In the trial court, Defendant prevailed on the ground that the undisputed facts established that there was no physician-patient relationship. Plaintiff never alleged there was a physician-patient relationship, that Dr. Corrado ever treated her or that her injuries resulted from Dr. Cor-rado treating her or failing to treat her. She claims she was injured because Dr. Corrado’s conduct in the particulars set forth above caused her to be transported to a hospital that wasn’t equipped to treat her severe injuries instead of being transported to an almost equidistant hospital that was fully equipped to treat her, thus delaying treatment for several hours and exacerbating her injuries.

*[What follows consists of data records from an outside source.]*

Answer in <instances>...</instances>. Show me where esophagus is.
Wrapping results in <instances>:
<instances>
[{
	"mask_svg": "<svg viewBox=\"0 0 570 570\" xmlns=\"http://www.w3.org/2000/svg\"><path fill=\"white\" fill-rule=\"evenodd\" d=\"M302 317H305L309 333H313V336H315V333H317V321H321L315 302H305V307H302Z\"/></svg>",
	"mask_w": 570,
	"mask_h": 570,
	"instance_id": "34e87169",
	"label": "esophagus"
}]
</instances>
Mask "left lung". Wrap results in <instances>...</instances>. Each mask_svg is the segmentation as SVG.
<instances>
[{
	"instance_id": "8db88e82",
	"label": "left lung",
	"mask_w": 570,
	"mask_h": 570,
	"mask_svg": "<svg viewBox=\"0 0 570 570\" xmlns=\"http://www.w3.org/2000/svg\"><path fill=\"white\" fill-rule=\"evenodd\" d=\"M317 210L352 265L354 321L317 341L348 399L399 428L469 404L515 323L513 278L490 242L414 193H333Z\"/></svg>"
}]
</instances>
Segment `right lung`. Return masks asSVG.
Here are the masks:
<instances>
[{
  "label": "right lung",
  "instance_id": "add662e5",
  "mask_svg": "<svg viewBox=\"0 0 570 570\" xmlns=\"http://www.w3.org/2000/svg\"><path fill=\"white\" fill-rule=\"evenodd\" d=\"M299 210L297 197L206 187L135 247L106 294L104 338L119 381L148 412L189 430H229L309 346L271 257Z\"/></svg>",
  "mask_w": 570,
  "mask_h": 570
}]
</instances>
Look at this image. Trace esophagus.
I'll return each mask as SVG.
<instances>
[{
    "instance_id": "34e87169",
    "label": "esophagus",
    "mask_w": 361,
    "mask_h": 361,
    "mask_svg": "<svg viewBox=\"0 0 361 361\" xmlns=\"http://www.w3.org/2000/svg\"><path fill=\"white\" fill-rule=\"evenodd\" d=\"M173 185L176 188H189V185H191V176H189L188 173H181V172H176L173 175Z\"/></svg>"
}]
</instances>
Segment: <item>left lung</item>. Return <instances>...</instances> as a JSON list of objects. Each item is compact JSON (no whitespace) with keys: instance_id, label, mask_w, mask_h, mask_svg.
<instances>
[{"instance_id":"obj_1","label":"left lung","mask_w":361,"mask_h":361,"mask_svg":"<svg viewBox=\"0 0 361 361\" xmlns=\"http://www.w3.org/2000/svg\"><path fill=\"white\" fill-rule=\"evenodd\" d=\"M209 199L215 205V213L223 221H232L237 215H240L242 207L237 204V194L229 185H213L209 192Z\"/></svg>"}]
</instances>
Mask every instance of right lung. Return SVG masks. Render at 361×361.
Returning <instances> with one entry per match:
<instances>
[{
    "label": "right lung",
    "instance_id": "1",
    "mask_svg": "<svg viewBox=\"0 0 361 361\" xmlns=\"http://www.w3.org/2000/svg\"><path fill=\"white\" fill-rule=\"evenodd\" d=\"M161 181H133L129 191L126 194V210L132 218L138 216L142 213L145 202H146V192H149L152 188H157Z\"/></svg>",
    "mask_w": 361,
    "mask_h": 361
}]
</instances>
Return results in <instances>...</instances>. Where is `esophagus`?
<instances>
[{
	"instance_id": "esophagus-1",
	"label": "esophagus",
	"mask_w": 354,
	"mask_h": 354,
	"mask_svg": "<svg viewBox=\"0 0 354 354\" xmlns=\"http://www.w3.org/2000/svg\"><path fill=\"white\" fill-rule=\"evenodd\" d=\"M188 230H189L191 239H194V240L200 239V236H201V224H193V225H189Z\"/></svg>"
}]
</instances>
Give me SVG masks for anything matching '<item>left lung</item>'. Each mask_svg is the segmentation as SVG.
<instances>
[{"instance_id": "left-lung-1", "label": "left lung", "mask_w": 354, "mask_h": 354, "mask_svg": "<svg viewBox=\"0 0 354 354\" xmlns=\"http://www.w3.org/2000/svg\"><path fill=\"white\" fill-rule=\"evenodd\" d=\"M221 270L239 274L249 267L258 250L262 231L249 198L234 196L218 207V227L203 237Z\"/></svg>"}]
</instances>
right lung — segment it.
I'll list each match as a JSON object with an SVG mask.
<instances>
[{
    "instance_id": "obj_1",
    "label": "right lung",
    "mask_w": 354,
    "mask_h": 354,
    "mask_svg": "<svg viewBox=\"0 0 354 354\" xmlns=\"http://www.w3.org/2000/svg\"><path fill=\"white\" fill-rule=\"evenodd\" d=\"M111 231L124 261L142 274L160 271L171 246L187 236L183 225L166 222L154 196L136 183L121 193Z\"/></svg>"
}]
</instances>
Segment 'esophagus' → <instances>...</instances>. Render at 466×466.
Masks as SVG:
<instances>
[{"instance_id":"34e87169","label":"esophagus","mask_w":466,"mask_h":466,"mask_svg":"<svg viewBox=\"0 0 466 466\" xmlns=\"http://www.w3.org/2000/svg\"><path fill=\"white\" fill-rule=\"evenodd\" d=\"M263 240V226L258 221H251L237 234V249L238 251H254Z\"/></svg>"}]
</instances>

Athough Plaintiffs urge on appeal that Defendant did not conclusively establish the absence of a physician-patient relationship due to an arguable conflict in the evidence over whether Dr. Corrado spoke to Dr. Jolly or Dr. Welsh before Mrs. Millard was transported to the University of Missouri Medical Center, the point is essentially irrelevant. In their petition, Plaintiffs do not claim that the decision to transport Mrs. Millard to the University of Missouri Medical Center was negligent. Thus, whether Dr. Corrado did or did not participate in that decision is essentially irrelevant because Plaintiffs do not contend that such “treatment,” if it occurred, caused her any injury.

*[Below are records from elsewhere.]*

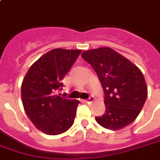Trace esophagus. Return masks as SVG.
Here are the masks:
<instances>
[{"label": "esophagus", "instance_id": "esophagus-1", "mask_svg": "<svg viewBox=\"0 0 160 160\" xmlns=\"http://www.w3.org/2000/svg\"><path fill=\"white\" fill-rule=\"evenodd\" d=\"M93 100H94V99H93L92 97H90L89 99H86V100H84V101H85L87 104H92V102H93Z\"/></svg>", "mask_w": 160, "mask_h": 160}]
</instances>
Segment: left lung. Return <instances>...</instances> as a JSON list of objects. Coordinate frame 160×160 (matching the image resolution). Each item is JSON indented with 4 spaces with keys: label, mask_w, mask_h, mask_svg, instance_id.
<instances>
[{
    "label": "left lung",
    "mask_w": 160,
    "mask_h": 160,
    "mask_svg": "<svg viewBox=\"0 0 160 160\" xmlns=\"http://www.w3.org/2000/svg\"><path fill=\"white\" fill-rule=\"evenodd\" d=\"M81 57L94 69L105 93L106 112L96 121L110 130L122 129L134 121L147 97L139 68L110 48L88 50Z\"/></svg>",
    "instance_id": "8db88e82"
}]
</instances>
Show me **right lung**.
I'll return each mask as SVG.
<instances>
[{"label": "right lung", "instance_id": "1", "mask_svg": "<svg viewBox=\"0 0 160 160\" xmlns=\"http://www.w3.org/2000/svg\"><path fill=\"white\" fill-rule=\"evenodd\" d=\"M81 52L53 49L35 61L23 79L22 99L24 110L33 125L46 134L63 133L74 122L80 101L54 93L56 90H62L61 80Z\"/></svg>", "mask_w": 160, "mask_h": 160}]
</instances>
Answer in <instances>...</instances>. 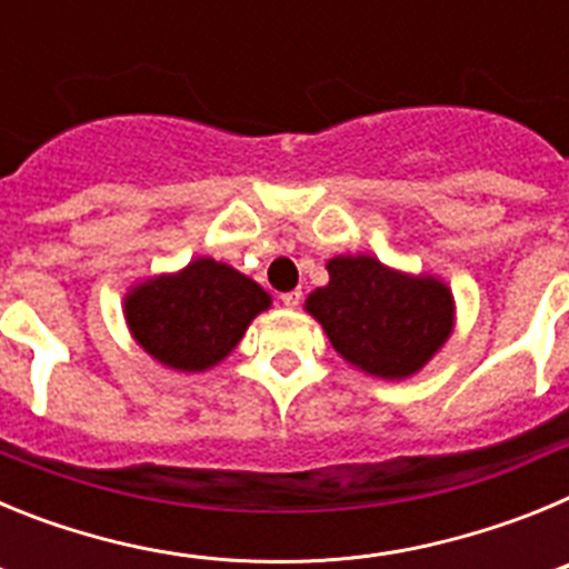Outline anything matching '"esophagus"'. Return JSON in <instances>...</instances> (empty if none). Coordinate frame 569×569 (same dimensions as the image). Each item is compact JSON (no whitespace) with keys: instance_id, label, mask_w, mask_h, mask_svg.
Listing matches in <instances>:
<instances>
[{"instance_id":"esophagus-1","label":"esophagus","mask_w":569,"mask_h":569,"mask_svg":"<svg viewBox=\"0 0 569 569\" xmlns=\"http://www.w3.org/2000/svg\"><path fill=\"white\" fill-rule=\"evenodd\" d=\"M301 301V290H288V293H281V305L284 308H299Z\"/></svg>"}]
</instances>
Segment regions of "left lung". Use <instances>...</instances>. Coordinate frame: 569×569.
I'll return each instance as SVG.
<instances>
[{
    "label": "left lung",
    "mask_w": 569,
    "mask_h": 569,
    "mask_svg": "<svg viewBox=\"0 0 569 569\" xmlns=\"http://www.w3.org/2000/svg\"><path fill=\"white\" fill-rule=\"evenodd\" d=\"M330 281L308 296L345 361L379 379H407L453 330V293L433 276H407L373 256H336Z\"/></svg>",
    "instance_id": "left-lung-1"
}]
</instances>
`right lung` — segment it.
<instances>
[{
	"label": "right lung",
	"mask_w": 569,
	"mask_h": 569,
	"mask_svg": "<svg viewBox=\"0 0 569 569\" xmlns=\"http://www.w3.org/2000/svg\"><path fill=\"white\" fill-rule=\"evenodd\" d=\"M268 308L270 296L253 279L222 261L196 259L139 284L124 301V319L156 361L193 373L219 365Z\"/></svg>",
	"instance_id": "1"
}]
</instances>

Plaintiffs have, however, stated a claim for negligence against Dr. Corrado regardless of whether there was a physician-patient relationship. Specifically, the Re*54statement (Second) of Torts, section 324A, which has been recognized and applied by Missouri Courts, provides a basis for recovery that is not dependent upon the existence of a .physician-patient relationship.

The Restatement (Second) of Torts, section 324A provides in relevant part:

One who undertakes, gratuitously or for consideration, to render services to another which he should recognize as necessary for the protection of a third person or his things, is subject to liability to the third person for physical harm resulting from his failure to exercise reasonable care to protect his undertaking if
(a) his failure to exercise reasonable care increases the risk of such harm,
or....

This section has been recognized as a basis for recovery under Missouri law at least since 1983. Brown v. Michigan Millers Ins. Co. Inc., 665 S.W.2d 630, 632-36 (Mo.App.1983); Bowman v. McDonald’s Corp., 916 S.W.2d 270, 286-87 (Mo.App.1995). It is essentially a restatement of the doctrine, long recognized in Missouri law, that a duty may be assumed or undertaken, and when so assumed, a defendant must exercise reasonable care in carrying out the duty. Wolfmeyer v. Otis Elevator Co., 262 S.W.2d 18, 23 (Mo.1953).

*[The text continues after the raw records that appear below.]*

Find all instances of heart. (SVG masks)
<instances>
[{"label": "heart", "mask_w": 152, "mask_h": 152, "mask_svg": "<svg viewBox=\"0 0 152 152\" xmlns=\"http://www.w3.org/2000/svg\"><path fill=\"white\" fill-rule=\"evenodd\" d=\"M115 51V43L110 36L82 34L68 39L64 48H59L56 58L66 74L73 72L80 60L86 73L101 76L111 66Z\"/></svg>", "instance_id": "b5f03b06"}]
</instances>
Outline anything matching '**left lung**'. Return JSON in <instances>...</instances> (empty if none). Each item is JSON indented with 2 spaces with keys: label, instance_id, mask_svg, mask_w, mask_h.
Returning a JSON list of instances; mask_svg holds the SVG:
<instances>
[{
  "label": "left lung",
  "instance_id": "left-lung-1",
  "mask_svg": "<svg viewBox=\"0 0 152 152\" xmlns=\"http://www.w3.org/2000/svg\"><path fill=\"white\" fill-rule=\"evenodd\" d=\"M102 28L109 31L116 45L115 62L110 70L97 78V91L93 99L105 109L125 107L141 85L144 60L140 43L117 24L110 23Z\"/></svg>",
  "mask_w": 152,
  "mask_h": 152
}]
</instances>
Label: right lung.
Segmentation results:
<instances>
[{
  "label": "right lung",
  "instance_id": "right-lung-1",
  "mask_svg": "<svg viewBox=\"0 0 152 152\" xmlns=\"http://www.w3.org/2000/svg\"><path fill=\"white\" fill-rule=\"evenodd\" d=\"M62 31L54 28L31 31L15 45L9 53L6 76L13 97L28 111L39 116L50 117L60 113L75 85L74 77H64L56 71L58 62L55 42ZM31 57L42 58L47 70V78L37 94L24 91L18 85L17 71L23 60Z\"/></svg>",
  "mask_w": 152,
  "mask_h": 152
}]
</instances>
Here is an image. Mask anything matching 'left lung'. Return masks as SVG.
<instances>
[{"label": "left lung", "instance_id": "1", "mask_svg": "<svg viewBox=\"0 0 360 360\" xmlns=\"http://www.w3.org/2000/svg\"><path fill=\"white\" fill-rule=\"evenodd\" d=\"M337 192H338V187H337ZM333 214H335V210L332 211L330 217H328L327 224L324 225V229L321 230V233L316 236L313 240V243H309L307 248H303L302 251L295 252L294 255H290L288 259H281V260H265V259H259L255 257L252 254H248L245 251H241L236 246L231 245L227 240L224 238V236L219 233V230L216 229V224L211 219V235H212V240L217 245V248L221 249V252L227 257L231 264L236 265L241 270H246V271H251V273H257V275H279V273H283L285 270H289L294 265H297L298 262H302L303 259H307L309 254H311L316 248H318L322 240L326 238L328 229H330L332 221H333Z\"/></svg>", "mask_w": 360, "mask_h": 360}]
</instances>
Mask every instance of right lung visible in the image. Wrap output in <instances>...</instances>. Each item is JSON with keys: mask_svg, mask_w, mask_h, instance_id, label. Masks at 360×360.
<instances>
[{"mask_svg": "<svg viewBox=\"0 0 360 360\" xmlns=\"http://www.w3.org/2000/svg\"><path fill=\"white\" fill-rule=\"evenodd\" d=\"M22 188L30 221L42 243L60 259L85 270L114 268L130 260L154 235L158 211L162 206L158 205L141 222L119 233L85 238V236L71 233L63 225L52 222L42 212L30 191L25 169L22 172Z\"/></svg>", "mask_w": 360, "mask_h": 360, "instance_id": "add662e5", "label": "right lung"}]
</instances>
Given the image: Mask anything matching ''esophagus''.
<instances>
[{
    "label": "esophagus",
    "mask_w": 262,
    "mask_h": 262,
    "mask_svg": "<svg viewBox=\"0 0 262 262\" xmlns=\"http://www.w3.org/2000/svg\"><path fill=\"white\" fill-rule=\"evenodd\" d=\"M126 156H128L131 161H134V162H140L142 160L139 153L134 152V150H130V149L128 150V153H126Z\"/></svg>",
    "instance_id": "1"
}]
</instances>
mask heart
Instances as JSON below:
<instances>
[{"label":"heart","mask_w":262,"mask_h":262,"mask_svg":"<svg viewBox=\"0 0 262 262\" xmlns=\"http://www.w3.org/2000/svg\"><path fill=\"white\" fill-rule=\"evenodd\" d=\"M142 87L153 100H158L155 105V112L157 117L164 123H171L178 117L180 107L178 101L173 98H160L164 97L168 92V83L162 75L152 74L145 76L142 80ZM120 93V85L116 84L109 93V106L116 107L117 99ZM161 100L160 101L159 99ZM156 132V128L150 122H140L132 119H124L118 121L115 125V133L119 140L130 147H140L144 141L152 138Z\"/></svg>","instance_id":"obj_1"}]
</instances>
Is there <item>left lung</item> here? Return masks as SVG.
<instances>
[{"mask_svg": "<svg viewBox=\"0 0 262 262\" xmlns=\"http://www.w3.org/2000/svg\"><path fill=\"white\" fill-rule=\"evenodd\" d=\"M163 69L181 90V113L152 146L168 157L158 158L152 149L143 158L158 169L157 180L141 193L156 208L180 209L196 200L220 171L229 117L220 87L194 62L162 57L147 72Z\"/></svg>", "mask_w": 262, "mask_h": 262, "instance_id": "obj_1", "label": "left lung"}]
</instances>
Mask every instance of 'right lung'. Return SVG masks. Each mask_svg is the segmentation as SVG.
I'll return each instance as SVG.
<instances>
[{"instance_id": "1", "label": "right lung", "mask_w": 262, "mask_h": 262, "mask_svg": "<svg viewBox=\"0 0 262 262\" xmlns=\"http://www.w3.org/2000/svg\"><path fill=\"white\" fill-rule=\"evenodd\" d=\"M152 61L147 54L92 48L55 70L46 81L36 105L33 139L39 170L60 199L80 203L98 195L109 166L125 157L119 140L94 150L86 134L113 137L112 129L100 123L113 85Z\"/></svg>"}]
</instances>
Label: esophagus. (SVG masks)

In this case, Plaintiffs have provided evidence sufficient for a jury to find all of the elements required for recovery. It is undisputed that Dr. Corrado undertook to render service as the on-call surgeon for Audrain Hospital. The purpose of having an on-call surgeon is to protect third persons such as Mrs. Millard who may suffer serious injuries requiring prompt surgical intervention. Dr. Corrado arranged for Dr. Jolly, who was not authorized to perform general surgery, to cover for him, thus creating a foreseeable risk that a seriously injured person such as Mrs. Millard would be transported to a facility that had no one available to treat her injuries and that the resulting delay in obtaining proper treatment would exacerbate those injuries. Although Dr. Corrado claims he notified the emergency department and the switchboard operator that he would be unavailable, the available records do not reflect such notice. Even assuming such notice was given, a jury could still find that such actions were insufficient under the circumstances. According to the Restatement (Second) of Torts, section 324A, comment b, liability may also be predicated on failure to exercise reasonable care to protect third persons upon discontinuing the undertaking. Finally, Plaintiffs produced substantial evidence that Dr. Corrado’s actions resulted in a delay in obtaining treatment for her injuries, thus increasing the risk of harm. Under such circumstances, Dr. Corrado is not entitled to summary judgment and the judgment must be reversed and the cause remanded for further proceedings.